In it he acknowledges what his friends on the left like here: http://www.donotlink.com/framed?26218 cannot. That is: 1) Yep, he’s been reminding his readers he’s eligible for awards all the time. And 2) He’s encouraged his readers to check out works nominated by his friends and those he respects. So all Larry Correia did was box up a whole slate of said nominees and encourage his readers to find and nominate them.

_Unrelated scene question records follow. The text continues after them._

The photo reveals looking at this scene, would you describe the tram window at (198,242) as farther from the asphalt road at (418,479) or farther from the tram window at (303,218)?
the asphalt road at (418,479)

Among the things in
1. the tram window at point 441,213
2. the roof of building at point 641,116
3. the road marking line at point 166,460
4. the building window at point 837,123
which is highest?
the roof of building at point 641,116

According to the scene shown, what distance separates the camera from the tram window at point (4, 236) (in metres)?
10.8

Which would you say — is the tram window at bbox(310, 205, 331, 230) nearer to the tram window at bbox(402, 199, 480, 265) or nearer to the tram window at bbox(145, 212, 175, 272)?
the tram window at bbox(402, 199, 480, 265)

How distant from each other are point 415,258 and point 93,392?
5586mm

Furthermore, unlike the assertions of some, I’d read enough of the “Sad Puppies” slate formation to know that these were works they actually read. The name was meant as a sly bit of goading. But please, don’t tell us the Left of SFWA doesn’t goad its opponents. Really. Not buying it. And the responses in the above no-link show full well they do. The one thing I’m not crazy about is The Wheel of Time being boxed as a single work. But try to tell me Memories of Light wouldn’t have merited nomination by itself. No really. I’m not even a WoT fan, and I can recognize that was easily the work of the year. So on the list of things to be upset over, that just doesn’t merit consideration. And I do get why they did this with WoT. A lot of voters, like they did with LoTR in the Oscars, WANT to wait until the full work is out to vote for it as a complete unit. So in the end, whatever. Either way, MoL merits consideration. And probably winning by a landslide.

That said, having read Warbound, and enjoying it thoroughly, anyone saying it didn’t merit consideration for best novel of the year is letting their feelings regarding Larry get in the way of the work. Is it action fantasy? Sure. But Faye and Jake Sullivan are fascinating characters, and there was a strong supporting cast, with the motivations of the presumed Book 1 villain being explained and to a large degree, made sympathetic. Not excused. But sympathetic.

Most of the hatred I saw dumped on Warbound came from it’s negative portrayal of FDR. Well, why didn’t Scott Westerfeld get dumped on for turning Churchill into a 1 note behind-the-scenes villain? And yes, FDR did have some rather unsavory elements to his Presidency that historians have whitewashed. Including the incarceration of the Nissei, which Correia highlights with the fate of Actives quite well. As a story, Warbound is coherent, well-paced, and has solid character and narrative arcs. It doesn’t do the nearly impossible, of pulling together a hundred threads and making a coherent story out of them as Sanderson did with MoL. But that’s why Sanderson is, with Steven Erikson, Jim Butcher, and Daniel Abraham, on the shortlist for premiere prolific fantasy authors of our generation.

So yeah, I think those works, and most of the Sad Puppy slate in general, merited inclusion. Just because Larry Correia campaigned for his friends doesn’t exclude their right to consideration. Anymore than it did with Scalzi and others before. This is how the interwebz works. Like minded people can get their ideas together. On both sides. We may think it would be better if these things were done without fandoms and ideology. But that’s expecting robots programmed by a single ‘impartial’ observer to do the voting. Because the only thing more visceral than ideological confrontation is fandom wars.